(What to work on) Your copy should hold every record verbatim and none of the pictures.

(Provided records)
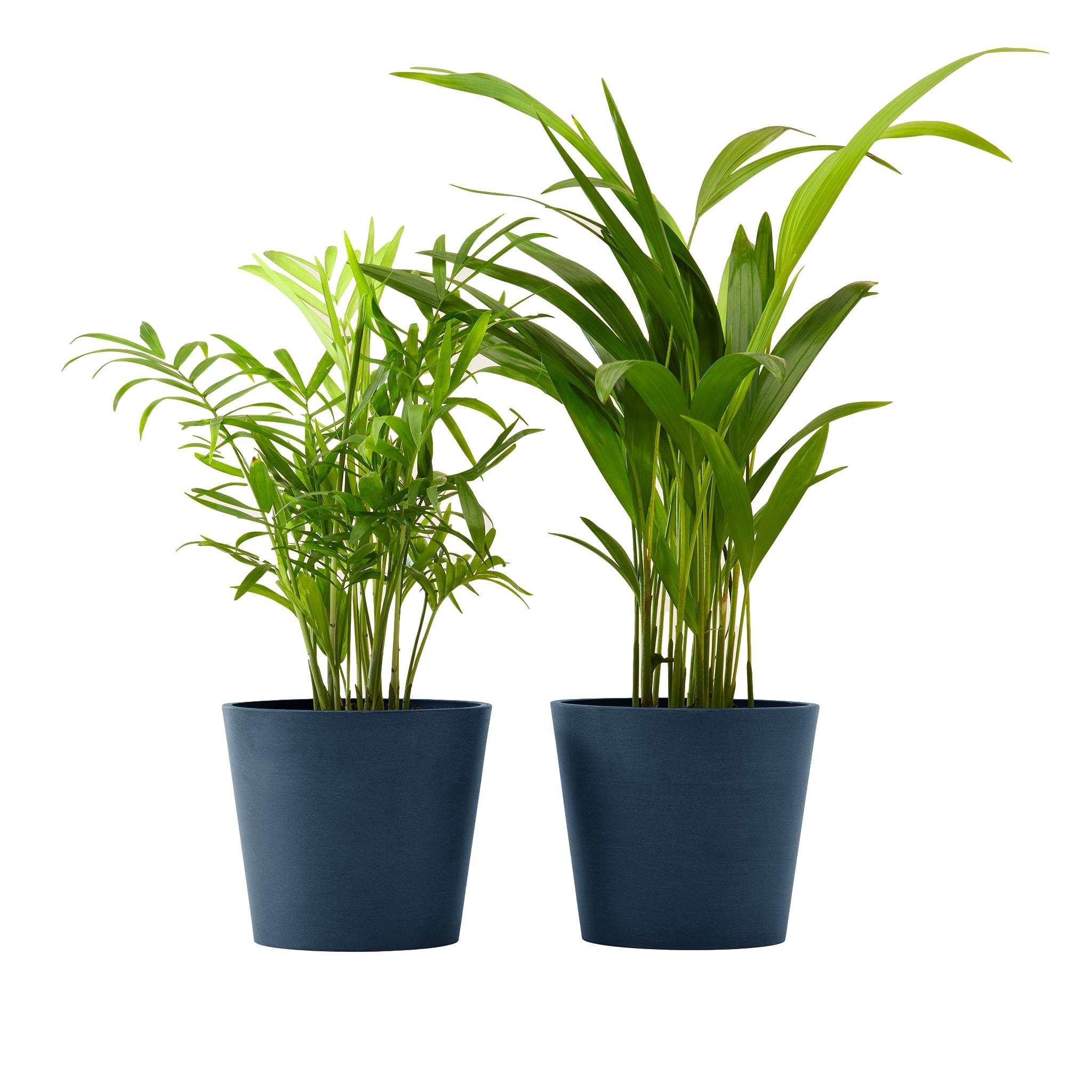Plante x2 - Palmier areca et chamedora 40 cm pot bleu nuit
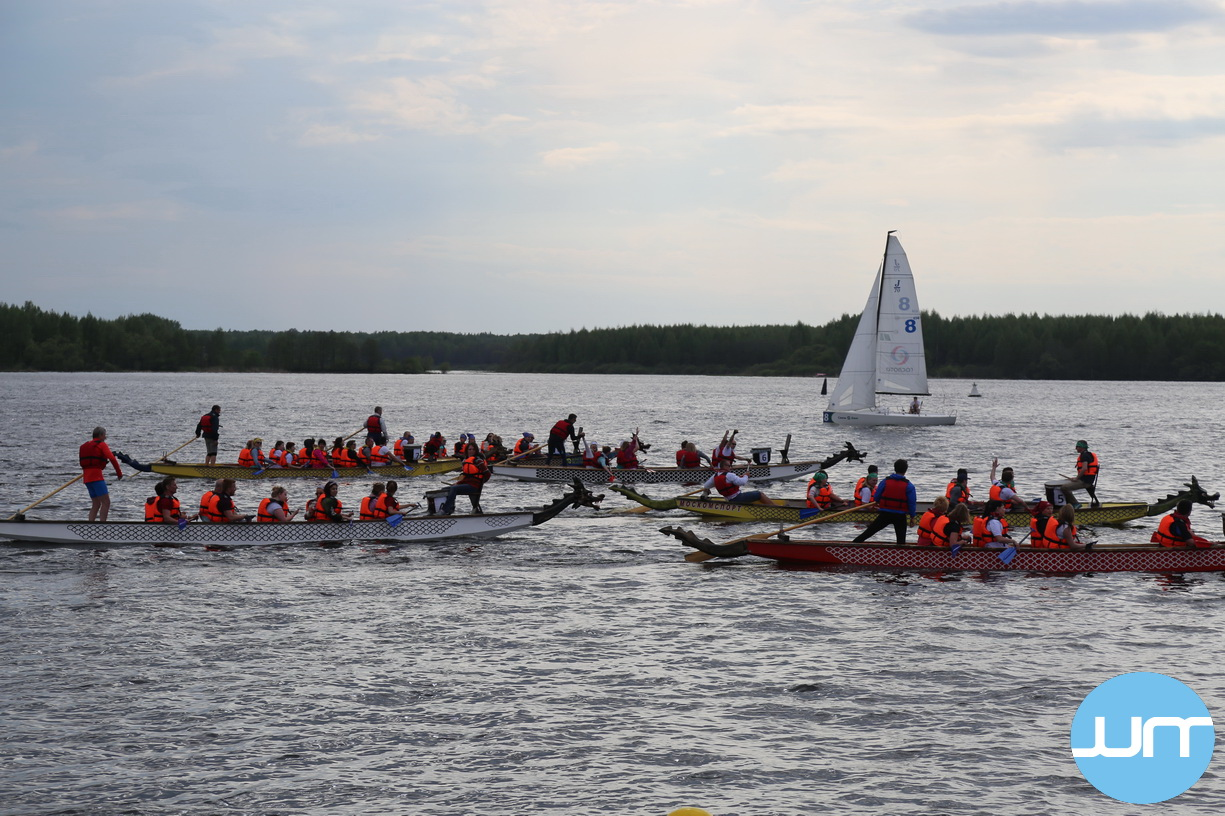 Активный отдых на лодках драконах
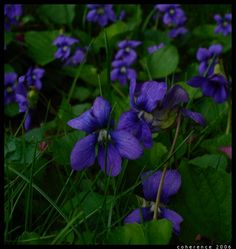 I love wild violets. My father used to eradicate them when they popped up in the yard.  He thought they were weeds.  I thought they were the most beautiful flowers I had ever seen.  Perspective.
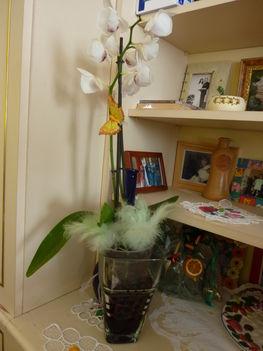 2011 virágok 014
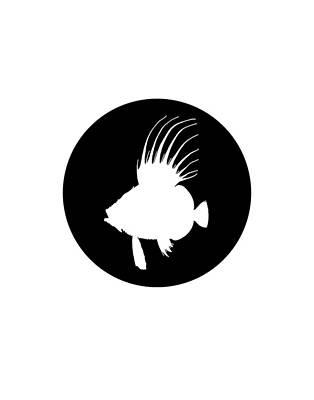 Animal Lover Digital Art - Dory Fish by Steph J Marten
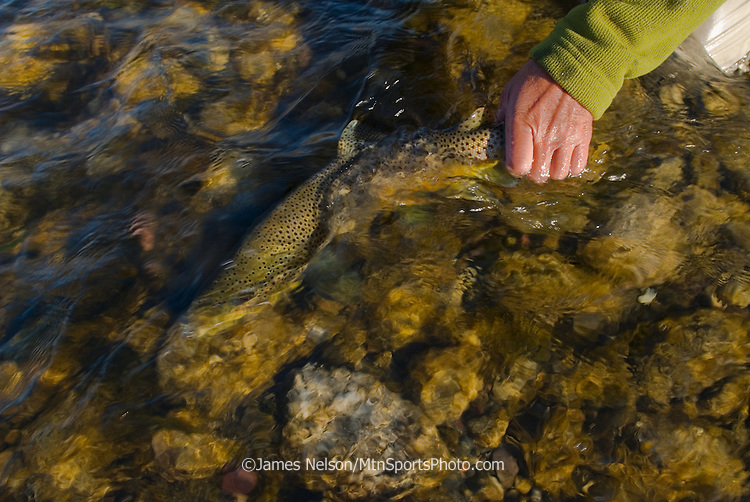 A fly fisherman releases a brown trout during a fall day on the Snake River, Idaho.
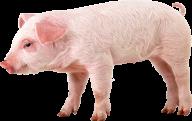 Pig PNG Free Download 24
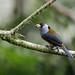 Toucan-Barbets - Semnornithidae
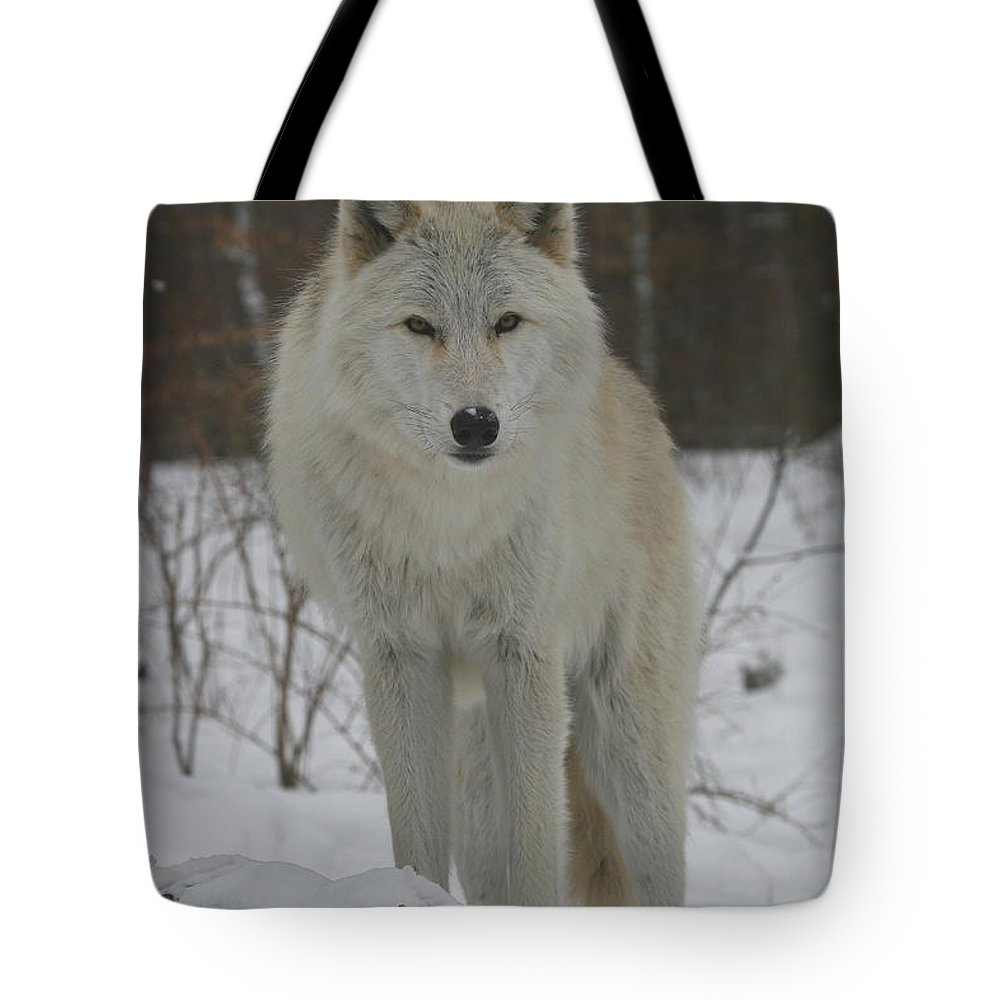 White Tote Bag featuring the photograph Arctic Wolf by Ken Keener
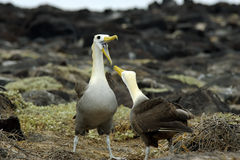 Get Your Message Across!. Two albatross birds facing each other. One bird is with an open beak stock image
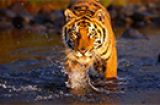 tours/bardiya_national_park_th.jpg
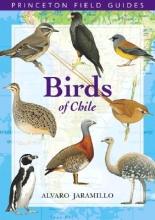 Alvaro Jaramillo,   David Beadle,   Peter Burke Birds of Chile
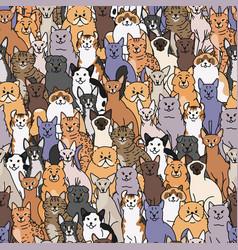 Cats seamless pattern domestic pedigree vector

(Result of this exercise)
Plante x2 - Palmier areca et chamedora 40 cm pot bleu nuit
 Активный отдых на лодках драконах
 I love wild violets. My father used to eradicate them when they popped up in the yard.  He thought they were weeds.  I thought they were the most beautiful flowers I had ever seen.  Perspective.
 2011 virágok 014
 Animal Lover Digital Art - Dory Fish by Steph J Marten
 A fly fisherman releases a brown trout during a fall day on the Snake River, Idaho.
 Pig PNG Free Download 24
 Toucan-Barbets - Semnornithidae
 White Tote Bag featuring the photograph Arctic Wolf by Ken Keener
 Get Your Message Across!. Two albatross birds facing each other. One bird is with an open beak stock image
 tours/bardiya_national_park_th.jpg
 Alvaro Jaramillo,   David Beadle,   Peter Burke Birds of Chile
 Cats seamless pattern domestic pedigree vector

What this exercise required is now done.